**頁面文字**.
===

隨著生醫電子應用的快速發展，將晶片穿戴或植入人體用以偵測各種生理訊號或是進行藥物釋放成達到居家照護的目的將成為趨勢。由於此類晶片的電源來源為電池、體熱發電或是無線電能量收集電路，因此在其傳輸介面電路設計上最重要的要求為超低功率消耗，以達到延長使用壽命的目的。由於接收器必須長時間維持開啟狀態，因此接收器的功率消耗佔了整體功率消耗的一半以上，因此實現一超低功耗接收器可大幅延長使用時間。
    在超低功耗電路設計方面，無論類比或數位電路近年來皆利用將電晶體操作在次臨界區達到降低功率消耗的目的。在類比與射頻電路設計上，Christian C. Enz進一步的將次臨界區分為弱反轉區與中反轉區。並由其研究顯示當操作速度小於100MHz時，將電晶體操作在弱反轉區時可以達到超低功率消耗之目的，電晶體亦具有提供20dB本質增益之能力。

===

逐字印出超低功耗接收器這段文字中從“隨著生醫電子應用的快速發展，”往下一直到“耗接收器可大幅延長使用時間。”的部分。

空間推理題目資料
===

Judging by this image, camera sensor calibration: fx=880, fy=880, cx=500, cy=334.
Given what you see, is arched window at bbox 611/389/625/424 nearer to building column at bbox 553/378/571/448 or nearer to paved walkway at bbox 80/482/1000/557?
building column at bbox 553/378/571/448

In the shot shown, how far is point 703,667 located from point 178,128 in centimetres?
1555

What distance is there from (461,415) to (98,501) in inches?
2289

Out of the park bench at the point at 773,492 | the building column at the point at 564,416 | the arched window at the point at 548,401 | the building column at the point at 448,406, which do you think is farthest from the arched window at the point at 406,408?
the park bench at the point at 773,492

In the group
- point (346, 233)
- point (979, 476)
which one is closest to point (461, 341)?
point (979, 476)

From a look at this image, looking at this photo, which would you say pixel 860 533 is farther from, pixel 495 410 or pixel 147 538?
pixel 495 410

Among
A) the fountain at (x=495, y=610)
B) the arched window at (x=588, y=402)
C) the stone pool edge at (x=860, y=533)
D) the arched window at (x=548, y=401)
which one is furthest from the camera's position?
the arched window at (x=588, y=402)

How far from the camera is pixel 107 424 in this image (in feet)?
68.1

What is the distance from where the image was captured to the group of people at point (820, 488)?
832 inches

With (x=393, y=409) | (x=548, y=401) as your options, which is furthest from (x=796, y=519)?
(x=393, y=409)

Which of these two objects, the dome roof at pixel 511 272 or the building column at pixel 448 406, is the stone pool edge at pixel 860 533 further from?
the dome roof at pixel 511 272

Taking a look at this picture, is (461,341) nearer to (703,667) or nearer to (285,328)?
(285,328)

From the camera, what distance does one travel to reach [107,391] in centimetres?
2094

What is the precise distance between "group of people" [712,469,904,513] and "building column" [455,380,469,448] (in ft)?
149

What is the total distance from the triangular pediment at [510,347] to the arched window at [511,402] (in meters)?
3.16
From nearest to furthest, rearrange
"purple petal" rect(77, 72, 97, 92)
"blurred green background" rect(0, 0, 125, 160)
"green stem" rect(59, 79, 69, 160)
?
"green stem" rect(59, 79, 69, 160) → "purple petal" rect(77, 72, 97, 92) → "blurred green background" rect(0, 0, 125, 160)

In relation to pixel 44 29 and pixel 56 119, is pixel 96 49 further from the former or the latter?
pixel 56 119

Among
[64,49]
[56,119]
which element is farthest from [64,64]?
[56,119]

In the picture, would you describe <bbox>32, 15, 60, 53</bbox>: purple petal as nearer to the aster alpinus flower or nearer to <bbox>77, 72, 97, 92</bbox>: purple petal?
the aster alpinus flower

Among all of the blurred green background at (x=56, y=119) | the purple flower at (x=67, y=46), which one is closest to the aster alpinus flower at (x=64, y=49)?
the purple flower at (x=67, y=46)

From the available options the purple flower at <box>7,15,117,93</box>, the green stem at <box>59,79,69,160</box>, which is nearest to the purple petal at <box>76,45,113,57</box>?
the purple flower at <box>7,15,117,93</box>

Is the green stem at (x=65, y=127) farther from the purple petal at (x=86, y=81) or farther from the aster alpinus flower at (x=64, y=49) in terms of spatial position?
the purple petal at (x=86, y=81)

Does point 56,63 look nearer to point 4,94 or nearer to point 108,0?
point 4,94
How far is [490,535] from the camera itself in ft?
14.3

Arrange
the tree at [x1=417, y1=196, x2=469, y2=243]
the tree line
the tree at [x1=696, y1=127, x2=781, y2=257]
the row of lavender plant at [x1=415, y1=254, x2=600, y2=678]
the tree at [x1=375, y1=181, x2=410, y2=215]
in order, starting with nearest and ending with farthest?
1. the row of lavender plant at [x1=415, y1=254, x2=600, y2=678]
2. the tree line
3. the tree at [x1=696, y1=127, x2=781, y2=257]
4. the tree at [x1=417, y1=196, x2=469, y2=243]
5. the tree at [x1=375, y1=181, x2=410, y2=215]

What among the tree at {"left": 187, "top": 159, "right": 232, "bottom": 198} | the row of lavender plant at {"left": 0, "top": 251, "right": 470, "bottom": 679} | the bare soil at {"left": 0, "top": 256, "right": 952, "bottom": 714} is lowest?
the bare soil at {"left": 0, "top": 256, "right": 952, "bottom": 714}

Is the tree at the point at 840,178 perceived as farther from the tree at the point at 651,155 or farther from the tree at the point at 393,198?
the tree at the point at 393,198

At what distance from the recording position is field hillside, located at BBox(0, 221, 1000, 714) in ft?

===

**參考答案**.
隨著生醫電子應用的快速發展，將晶片穿戴或植入人體用以偵測各種生理訊號或是進行藥物釋放成達到居家照護的目的將成為趨勢。由於此類晶片的電源來源為電池、體熱發電或是無線電能量收集電路，因此在其傳輸介面電路設計上最重要的要求為超低功率消耗，以達到延長使用壽命的目的。由於接收器必須長時間維持開啟狀態，因此接收器的功率消耗佔了整體功率消耗的一半以上，因此實現一超低功耗接收器可大幅延長使用時間。